Là-bas

Publié le 8 novembre 2016

Là-bas, j’ai eu comme une révélation. Je vous raconte. L’automne est en retard cette année, nous l’étions nous aussi. On tourne en rond. Y'a rien qui marche. J’ai dit à Lucie: «Habille-toi, on part.» Pour achever de la convaincre, il a même fallu que je cite Hugo. Non, non, pas Lapointe. Victor. Victor Hugo: «Demain dès l’aube, à l’heure où blanchit la campagne, je partirai. J’irai par la forêt, j’irai par la montagne…» Heureusement, cela a suffi, car j’avais totalement oublié la suite.

Rendus à destination, nous baignions dans la salutaire nostalgie déambulatoire quand soudain, au détour du chemin, en haut sur le mur, le soleil déclinant mit en exergue une sentence prophétique sculptée dans la vieille pierre: «L’ARTISTE EST UN MOUTON ÉCARTÉ DU TROUPEAU».

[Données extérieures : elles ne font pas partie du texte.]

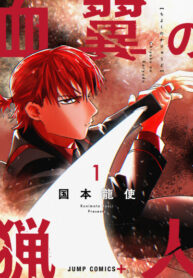 cover_Охотник Кровавого Крыла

Enfin, je comprenais ma mère et je me comprenais! Ma mère qui, à peu près vers les cinq heures et quart, me disait tous les jours avec affection: «Viens souper, mon mouton noir.» C’était donc ça qu’elle voulait dire! On est tous différents et le mouton noir, c’est avant tout un mouton différent. Comme ça, l’artiste est un mouton écarté du troupeau, hein? Chose a eu beau écrire que «les plus beaux voyages, c’est ceux qu’on n’a pas faits», vous ne pouvez pas savoir comme cette petite parenthèse nous a fait du bien!

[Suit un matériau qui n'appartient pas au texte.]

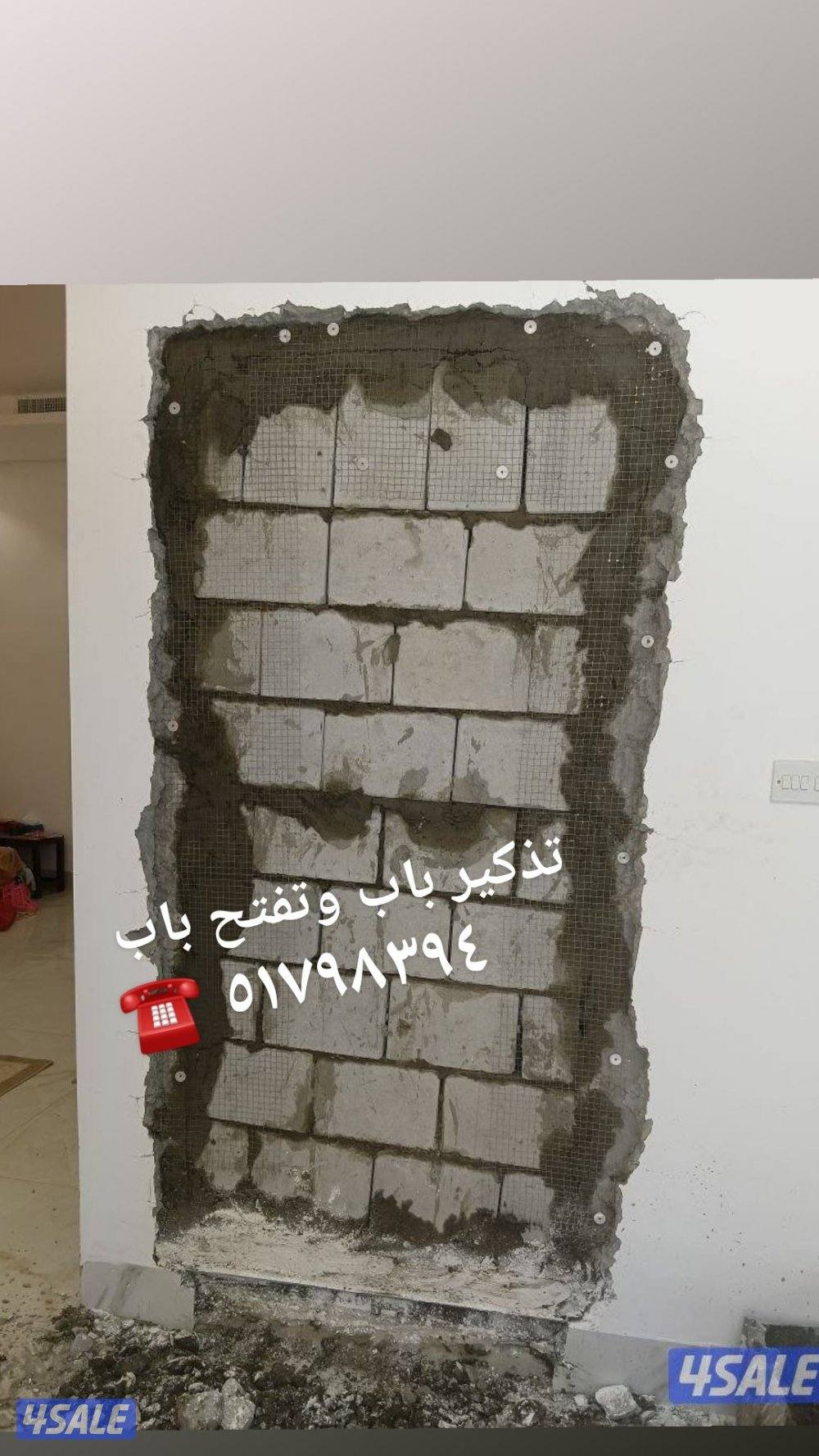 بناء مساح سيجما تكسير ابواب تكسير سيراميك صبغ خارجي10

Comme à Dodo, jadis, je suppose! Le bikini, c’est le symbole de l’uniforme qu’on laisse tomber, l’uniforme de l’uniformité. La brosse à dents, c’est celle dont on divertit l’usage – surtout, ne gaspillons rien - pour se dépoussiérer dans les coins. Pas toujours besoin d’aller loin, n’est-ce pas, pour s’évader de soi-même. Allez, préparez-vous, un de ces quatre, je vous amène là-bas.

P.S.: Comment? Où, vous dites? Excusez-moi, c’est tout simple. Prenez au sud du soleil, un peu à droite de la lune, à peu près là ou commence le paradis. Redescendez lentement, suivez votre chemin. Dans un rien de temps, vous serez rendu… là-bas.